Y se retiró a dormir con el corazón más ligero que en muchas semanas.

Pero a medianoche, hora extraña y mística, cuando se aclara el velo entre el frágil presente y el eterno futuro, ¡llegó el mensajero!

Se oyó en el dormitorio primero el sonido de las pisadas de alguien caminando deprisa. Era la señorita Ophelia, que había decidido velar a su pequeña paciente toda la noche y, al filo de la medianoche, observó lo que las enfermeras experimentadas suelen llamar intencionadamente «un cambio». La puerta exterior se abrió enseguida y en un momento estaba alerta Tom, que vigilaba fuera.

—¡Ve a por el médico, Tom, sin perder un momento! —dijo la señorita Ophelia, y cruzó la habitación para llamar a la puerta de St. Clare.

—Primo —dijo—, quiero que vengas.

Estas palabras cayeron sobre su corazón como paladas de tierra sobre un ataúd. ¿Por qué? En un instante se levantó, acudió al dormitorio y se inclinó sobre Eva, que aún dormía.

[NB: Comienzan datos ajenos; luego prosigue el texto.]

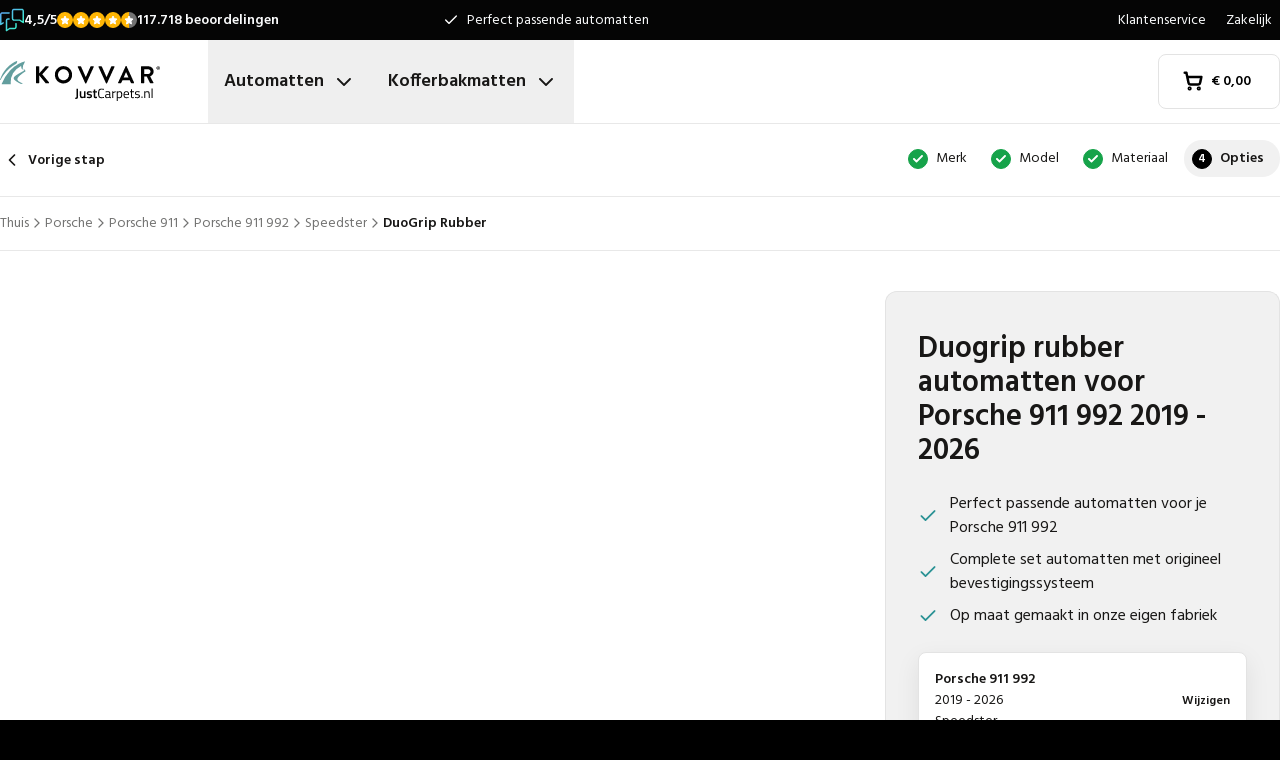

--- FILE ---
content_type: text/x-component
request_url: https://www.justcarpets.nl/automatten/porsche/911/porsche-911-992-from-2019/var2/?_rsc=1doj5
body_size: 46
content:
0:["nLj-2VtdNhP5PouYqMvuv",[["children",["locale","nl-NL","d"],"children","(shop)","children","carmats","children",["make","porsche","d"],"children",["model","911","d"],"children",["type","porsche-911-992-from-2019","d"],"children",["variant","var2","d"],"children","__PAGE__",["__PAGE__",{}],null,null]]]


--- FILE ---
content_type: text/x-component
request_url: https://www.justcarpets.nl/automatten/porsche/911/porsche-911-992-from-2019/?_rsc=1doj5
body_size: 39
content:
0:["nLj-2VtdNhP5PouYqMvuv",[["children",["locale","nl-NL","d"],"children","(shop)","children","carmats","children",["make","porsche","d"],"children",["model","911","d"],"children",["type","porsche-911-992-from-2019","d"],"children","__PAGE__",["__PAGE__",{}],null,null]]]


--- FILE ---
content_type: text/x-component
request_url: https://www.justcarpets.nl/automatten/porsche/911/?_rsc=1doj5
body_size: 30
content:
0:["nLj-2VtdNhP5PouYqMvuv",[["children",["locale","nl-NL","d"],"children","(shop)","children","carmats","children",["make","porsche","d"],"children",["model","911","d"],"children","__PAGE__",["__PAGE__",{}],null,null]]]


--- FILE ---
content_type: text/x-component
request_url: https://www.justcarpets.nl/automatten/porsche/?_rsc=1doj5
body_size: 19
content:
0:["nLj-2VtdNhP5PouYqMvuv",[["children",["locale","nl-NL","d"],"children","(shop)","children","carmats","children",["make","porsche","d"],"children","__PAGE__",["__PAGE__",{}],null,null]]]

¿Qué fue lo que vio que le paralizó el corazón? ¿Por qué no medió palabra entre ellos? Tú lo sabrás, que has visto la misma expresión en una cara querida, esa mirada indescriptible, desesperanzada e inconfundible que te dice que tu ser querido ya no es tuyo.

Sin embargo, en el semblante de la niña no había ninguna marca espantosa; sólo una expresión noble y casi sublime, la presencia dominante de naturalezas espirituales, los albores de la vida inmortal en el alma infantil.